あわや乱闘…連続死球にマートン激高

 「交流戦、西武9-4阪神」(31日、西武ド)

 阪神のマット・マートン外野手(33)が五回1死、この日2度目の死球を左手に受け激高。両軍ベンチ、ブルペンから選手らが駆けつけた本塁付近で一触即発の事態となり、吉本球審が警告試合を宣告した。マートンは六回、4点目のタイムリー内野安打を放ち意地を見せたが、試合は4-0から逆転負け。この熱い思いを勝利につなげたい。

 マートンがマウンド上の郭俊麟をにらみつけ、激高した。五回1死。14年U21W杯(台湾)でMVPに輝いた右腕の143キロが左手を直撃すると、一塁ベンチを飛び出した関川打撃コーチが捕手の炭谷に詰め寄った。「おい!2度はあかんぞ!」。ベンチから両軍入り乱れ、ブルペン待機の中継ぎ陣も駆け寄る押し問答に発展した。

 炭谷は「わざとではありません」と阪神側に頭を下げたが、初回にもマートンが左腕に死球を受けていた。このため、吉本球審は「報復行為を避けるため」と、両軍に対し警告試合を宣告した。

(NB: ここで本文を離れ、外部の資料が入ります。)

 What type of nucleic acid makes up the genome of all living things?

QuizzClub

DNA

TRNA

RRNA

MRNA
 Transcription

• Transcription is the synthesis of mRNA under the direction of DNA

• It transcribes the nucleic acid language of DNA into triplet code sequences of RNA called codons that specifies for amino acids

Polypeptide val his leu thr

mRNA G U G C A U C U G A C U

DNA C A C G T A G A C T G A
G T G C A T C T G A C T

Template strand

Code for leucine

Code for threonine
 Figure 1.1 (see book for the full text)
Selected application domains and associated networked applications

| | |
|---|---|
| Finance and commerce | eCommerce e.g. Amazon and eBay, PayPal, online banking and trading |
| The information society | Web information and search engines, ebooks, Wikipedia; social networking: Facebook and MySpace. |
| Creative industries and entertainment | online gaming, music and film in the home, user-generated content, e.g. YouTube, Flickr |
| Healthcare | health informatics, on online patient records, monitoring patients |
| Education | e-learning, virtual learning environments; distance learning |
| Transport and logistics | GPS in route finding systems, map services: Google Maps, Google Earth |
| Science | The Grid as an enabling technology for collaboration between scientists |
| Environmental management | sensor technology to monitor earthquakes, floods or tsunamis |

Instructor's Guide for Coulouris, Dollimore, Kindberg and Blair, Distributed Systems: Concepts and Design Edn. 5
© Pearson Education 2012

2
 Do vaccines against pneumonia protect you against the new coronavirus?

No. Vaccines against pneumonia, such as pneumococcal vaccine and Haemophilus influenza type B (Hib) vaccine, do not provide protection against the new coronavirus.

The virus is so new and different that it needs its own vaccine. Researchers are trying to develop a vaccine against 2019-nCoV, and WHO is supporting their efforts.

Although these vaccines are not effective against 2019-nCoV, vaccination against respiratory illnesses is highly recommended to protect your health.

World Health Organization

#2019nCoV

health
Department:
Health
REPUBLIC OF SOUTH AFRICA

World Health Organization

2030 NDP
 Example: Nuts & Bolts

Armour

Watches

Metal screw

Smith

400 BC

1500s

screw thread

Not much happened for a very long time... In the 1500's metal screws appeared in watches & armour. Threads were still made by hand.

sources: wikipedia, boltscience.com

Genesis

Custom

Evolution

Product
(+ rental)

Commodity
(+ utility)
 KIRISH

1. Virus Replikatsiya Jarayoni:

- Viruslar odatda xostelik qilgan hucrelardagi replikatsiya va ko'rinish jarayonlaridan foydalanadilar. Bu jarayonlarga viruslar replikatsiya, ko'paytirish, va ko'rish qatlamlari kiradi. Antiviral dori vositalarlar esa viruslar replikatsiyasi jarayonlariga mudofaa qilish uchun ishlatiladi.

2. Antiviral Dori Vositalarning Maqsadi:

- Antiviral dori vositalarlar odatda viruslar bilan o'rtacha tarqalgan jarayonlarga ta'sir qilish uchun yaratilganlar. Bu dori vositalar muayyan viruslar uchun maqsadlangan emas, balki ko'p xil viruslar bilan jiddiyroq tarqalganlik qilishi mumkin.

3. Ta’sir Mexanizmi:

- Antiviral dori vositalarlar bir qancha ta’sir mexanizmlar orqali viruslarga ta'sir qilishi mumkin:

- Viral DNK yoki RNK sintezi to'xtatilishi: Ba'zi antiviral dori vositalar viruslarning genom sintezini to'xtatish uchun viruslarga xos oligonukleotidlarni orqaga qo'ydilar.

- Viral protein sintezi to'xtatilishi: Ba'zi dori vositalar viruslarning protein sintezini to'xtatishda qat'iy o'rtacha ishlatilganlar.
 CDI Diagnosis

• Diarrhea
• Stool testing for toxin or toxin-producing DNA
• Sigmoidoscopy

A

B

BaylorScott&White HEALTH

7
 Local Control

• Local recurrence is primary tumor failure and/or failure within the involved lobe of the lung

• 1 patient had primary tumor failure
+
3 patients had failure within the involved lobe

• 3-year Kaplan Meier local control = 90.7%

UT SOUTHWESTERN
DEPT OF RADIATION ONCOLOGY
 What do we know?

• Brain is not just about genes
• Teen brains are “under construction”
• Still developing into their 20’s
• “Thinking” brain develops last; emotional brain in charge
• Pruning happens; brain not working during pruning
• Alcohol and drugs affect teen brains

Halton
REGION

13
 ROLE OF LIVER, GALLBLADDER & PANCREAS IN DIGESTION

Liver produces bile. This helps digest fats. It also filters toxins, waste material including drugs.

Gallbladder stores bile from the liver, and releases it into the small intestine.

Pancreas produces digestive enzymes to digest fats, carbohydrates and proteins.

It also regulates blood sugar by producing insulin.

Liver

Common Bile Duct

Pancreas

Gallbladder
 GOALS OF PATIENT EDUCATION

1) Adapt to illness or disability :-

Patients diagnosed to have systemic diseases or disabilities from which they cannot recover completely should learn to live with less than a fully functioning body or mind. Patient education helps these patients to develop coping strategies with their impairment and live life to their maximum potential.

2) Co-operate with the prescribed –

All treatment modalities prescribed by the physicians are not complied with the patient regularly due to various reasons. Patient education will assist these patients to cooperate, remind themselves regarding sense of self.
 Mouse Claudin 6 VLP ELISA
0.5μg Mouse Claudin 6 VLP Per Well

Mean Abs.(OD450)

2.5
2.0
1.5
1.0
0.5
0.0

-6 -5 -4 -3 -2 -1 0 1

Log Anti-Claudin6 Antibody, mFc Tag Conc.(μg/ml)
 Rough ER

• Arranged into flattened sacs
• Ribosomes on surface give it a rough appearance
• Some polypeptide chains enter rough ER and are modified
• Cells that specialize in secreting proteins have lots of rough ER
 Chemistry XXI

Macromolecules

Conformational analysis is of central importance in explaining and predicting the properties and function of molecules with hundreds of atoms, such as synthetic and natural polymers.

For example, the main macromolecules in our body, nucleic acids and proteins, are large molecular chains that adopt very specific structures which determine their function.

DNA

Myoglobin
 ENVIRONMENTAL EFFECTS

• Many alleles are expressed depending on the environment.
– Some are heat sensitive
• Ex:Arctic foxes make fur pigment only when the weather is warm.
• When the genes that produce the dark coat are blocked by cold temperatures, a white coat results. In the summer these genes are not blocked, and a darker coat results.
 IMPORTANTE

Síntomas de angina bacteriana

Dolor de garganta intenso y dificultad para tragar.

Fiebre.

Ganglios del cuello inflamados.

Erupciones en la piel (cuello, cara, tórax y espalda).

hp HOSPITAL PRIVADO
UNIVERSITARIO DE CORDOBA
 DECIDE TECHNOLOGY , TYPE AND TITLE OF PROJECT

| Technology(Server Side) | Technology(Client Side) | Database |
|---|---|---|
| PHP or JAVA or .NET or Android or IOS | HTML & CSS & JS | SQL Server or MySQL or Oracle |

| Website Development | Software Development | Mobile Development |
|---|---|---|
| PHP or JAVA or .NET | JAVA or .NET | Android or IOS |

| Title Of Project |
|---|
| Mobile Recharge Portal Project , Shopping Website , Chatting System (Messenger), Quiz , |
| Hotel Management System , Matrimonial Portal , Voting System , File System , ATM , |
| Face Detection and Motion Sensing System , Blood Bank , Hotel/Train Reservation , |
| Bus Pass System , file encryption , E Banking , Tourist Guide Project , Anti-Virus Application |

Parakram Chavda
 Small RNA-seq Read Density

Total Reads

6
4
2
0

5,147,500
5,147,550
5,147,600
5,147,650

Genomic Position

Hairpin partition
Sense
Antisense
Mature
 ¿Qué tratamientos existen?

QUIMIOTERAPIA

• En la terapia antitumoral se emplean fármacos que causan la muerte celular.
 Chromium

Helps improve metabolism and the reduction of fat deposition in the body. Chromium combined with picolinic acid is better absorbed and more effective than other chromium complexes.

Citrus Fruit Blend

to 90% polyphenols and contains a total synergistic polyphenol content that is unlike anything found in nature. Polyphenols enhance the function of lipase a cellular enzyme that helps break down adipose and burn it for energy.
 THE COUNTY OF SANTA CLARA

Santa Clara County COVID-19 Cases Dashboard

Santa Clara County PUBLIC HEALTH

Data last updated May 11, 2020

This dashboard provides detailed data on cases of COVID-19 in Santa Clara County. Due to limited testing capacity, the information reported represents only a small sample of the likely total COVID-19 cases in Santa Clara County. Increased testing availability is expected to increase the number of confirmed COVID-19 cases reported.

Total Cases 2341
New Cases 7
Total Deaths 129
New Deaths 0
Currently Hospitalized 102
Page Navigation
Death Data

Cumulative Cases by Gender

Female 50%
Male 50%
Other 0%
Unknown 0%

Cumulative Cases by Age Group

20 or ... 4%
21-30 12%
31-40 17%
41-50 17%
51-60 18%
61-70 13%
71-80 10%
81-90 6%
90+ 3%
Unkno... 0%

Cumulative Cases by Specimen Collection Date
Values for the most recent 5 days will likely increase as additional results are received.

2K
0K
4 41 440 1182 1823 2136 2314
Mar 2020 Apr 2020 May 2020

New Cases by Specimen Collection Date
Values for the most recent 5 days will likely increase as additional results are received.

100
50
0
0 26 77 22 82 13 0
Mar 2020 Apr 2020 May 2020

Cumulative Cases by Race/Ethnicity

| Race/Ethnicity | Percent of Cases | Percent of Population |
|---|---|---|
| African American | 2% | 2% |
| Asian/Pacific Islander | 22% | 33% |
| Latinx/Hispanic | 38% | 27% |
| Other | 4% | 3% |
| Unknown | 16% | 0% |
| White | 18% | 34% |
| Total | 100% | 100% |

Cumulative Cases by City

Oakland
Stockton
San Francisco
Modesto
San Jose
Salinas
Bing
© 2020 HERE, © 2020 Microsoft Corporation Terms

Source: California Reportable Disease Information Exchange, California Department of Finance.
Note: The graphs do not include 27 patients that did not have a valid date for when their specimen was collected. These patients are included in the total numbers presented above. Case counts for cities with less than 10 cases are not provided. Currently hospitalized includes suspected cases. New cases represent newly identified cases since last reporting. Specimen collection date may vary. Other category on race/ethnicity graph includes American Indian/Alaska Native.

 「相手も相手でバッターを打ち取りたい思いで配球するから、ああいう投球になったとは思う。なかなかストライクゾーンに来ないことで、こっちもイライラした部分はあったんだ」

 試合後、マートンは「チームが負けてしまったから、何も話すことはないよ」と、一度は報道陣の質問を制しながら、来日初となる1試合2死球のシーンを努めて冷静に振り返った。

 ベンチ裏でアイシング治療を施し、六回2死一、三塁の好機で三遊間へ適時内野安打を放った。31打席ぶりの適時打で存在感を発揮したが、試合は中村に2試合連続となる今カード3発目の被弾などで逆転敗戦。八回の最終打席は三振で反発力を発揮できなかったこともあり、マートンの表情は終始さえなかった。

 トレーナー陣によると2カ所の死球痕は「問題ない」と、大事に至らなかった。それでも、関川コーチは「同じ選手に2度はダメだよ。ひとつ間違えたら頭だから」と、怒りを静めながら後味の悪さをにじませた。マートンは前日までの4戦で14打数1安打。今季やや広くなったとされるストライクゾーンへの対応に苦しみ、昨季の首位打者が交流戦でも本領を発揮できないでいる。マートンの完全復調がなければ、虎に光は差し込まない。